The TUC has urged the government to "stay on course" in delivering its employment rights bill - a major shake-up of workers' rights.

This is likely an unfortunate consequence of Rayner leaving, which makes the media hounding of her all the more sinister.

She was one of the biggest proponents of the employment rights bill in government and businesses are really leaning on the government now she's gone to weaken the bill, that in its current form would ban zero-hours contracts by forcing guaranteed hours to be offered, essential to get rid of insecure employment.

I watched Pokitics Live this morning and the young Labour mp on it put up a decent defence of the employment rights bill

  • 3 weeks later...

Andy Burnham making moves the week of the Labour conference - goodness me!

2 hours ago, Steve201 said:

Andy Burnham making moves the week of the Labour conference - goodness me!

Some of the reporting on this "story" has been abysmal. Burnham is not an MP, so he cannot challenge Starmer's leadership.

Yeh, tbf most of the media such as the beeb did explain that and the process for him challenging.

You’d think they’d be focusing on that great speech by Ed Davey!!

This is all because the Left of Labour have smelt blood. Not sure how they might parachute Burnham in or if there is anything as a safe Labour seat at the moment if there is a by-election.

→ **Data**:
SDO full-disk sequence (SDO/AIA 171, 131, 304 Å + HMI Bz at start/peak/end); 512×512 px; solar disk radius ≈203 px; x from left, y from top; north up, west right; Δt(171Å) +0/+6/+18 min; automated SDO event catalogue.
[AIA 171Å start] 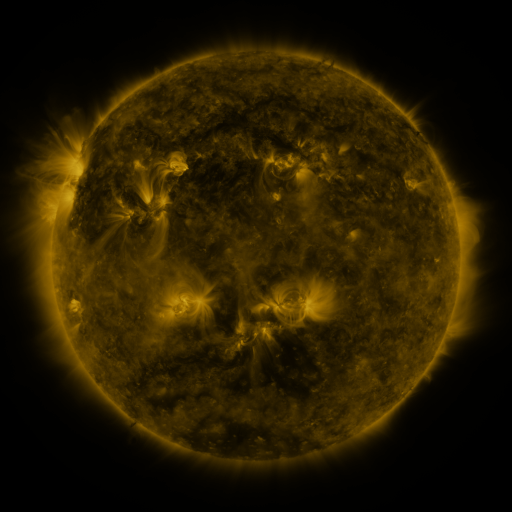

→ **Directions for this task**: Reproduce the forum discussion word for word from "She was one" to "of insecure employment.". The lines have nothing to do with the forum discussion.

→ **Task answer**:
She was one of the biggest proponents of the employment rights bill in government and businesses are really leaning on the government now she's gone to weaken the bill, that in its current form would ban zero-hours contracts by forcing guaranteed hours to be offered, essential to get rid of insecure employment.